The verification process of the factory class in the second way is the same as that in the first way:

Stopped all uaa – service provider, and then in the demo – provider swagger – UI interface to access the REST interface/API/call/uaa/user/detail/v2, The internal code of the REST interface initiates Feign RPC remote calls to the REST interface/API /user/detail/v1 of the target UAA-Provider through UserClient. However, all services of the UAA-Provider are down. So Feign will trigger the Hystrix back, perform fallback back processing factory class UserClientFallbackFactory create methods to create a fallback processing class instance, and perform the back processing of the back of the class instance processing logic, return back processing results.

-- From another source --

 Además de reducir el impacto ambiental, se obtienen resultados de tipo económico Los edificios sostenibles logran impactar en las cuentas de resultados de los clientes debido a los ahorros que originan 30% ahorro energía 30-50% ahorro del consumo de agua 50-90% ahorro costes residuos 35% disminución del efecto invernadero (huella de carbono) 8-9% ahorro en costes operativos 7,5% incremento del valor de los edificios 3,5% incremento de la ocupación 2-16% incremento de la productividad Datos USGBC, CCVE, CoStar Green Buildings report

What is the difference between a fallback class using the first approach and a fallback factory class using the second approach when doing a failure fallback?

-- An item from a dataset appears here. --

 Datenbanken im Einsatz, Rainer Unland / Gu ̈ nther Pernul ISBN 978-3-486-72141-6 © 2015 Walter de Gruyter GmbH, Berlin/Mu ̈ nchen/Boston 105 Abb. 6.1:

The answer is: When using the first fallback class, exceptions raised during remote RPC calls are completely masked by fallback logic. It is not easy for the application to intervene, nor can it see the specific exceptions in the RPC process, although these exceptions can be very helpful in troubleshooting the problem. When using the second fallback factory class, an application can intercept and handle RPC exceptions through Java code, including logging.

Avalanche of problems for distributed systems

In distributed systems, a service may depend on many other services, and these services will inevitably fail. If an application runs 30 Provider instances, each instance will be in service 99.99% of the time. Even with a failure rate of 0.01%, there will still be several hours of unavailability each month. In addition, there is a big problem: when the traffic peaks, the service may be dependent on other services. If this Provider instance responds late, it can lead to multiple levels of association failures with other providers, which can render the distributed system unusable.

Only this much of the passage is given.